**INFORMATION SUPPLIED**
------------
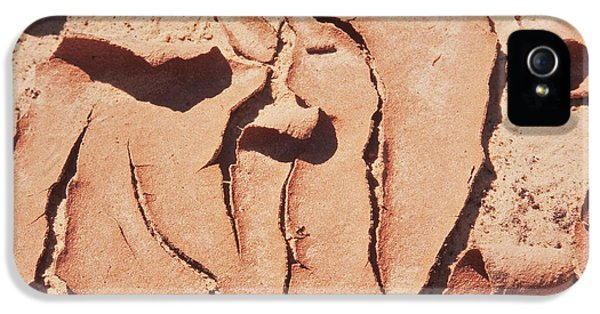 Loam iPhone 5 Cases - Cracked Mud iPhone 5 Case by Stephan Pietzko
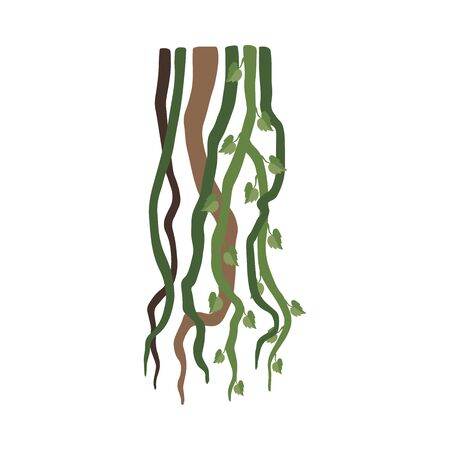 Liana Branches, Jungle Plant Decorative Element, Rainforest Flora Vector Illustration
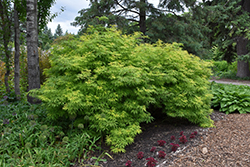 Sutherland Gold Elder (Sambucus racemosa 'Sutherland Gold') at Squak Mountain Nursery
------------
**WHAT IS REQUIRED**
Without the pictures, transcribe the listing exactly as it stands.

**COMPLETED EXERCISE**
 Loam iPhone 5 Cases - Cracked Mud iPhone 5 Case by Stephan Pietzko
 Liana Branches, Jungle Plant Decorative Element, Rainforest Flora Vector Illustration
 Sutherland Gold Elder (Sambucus racemosa 'Sutherland Gold') at Squak Mountain Nursery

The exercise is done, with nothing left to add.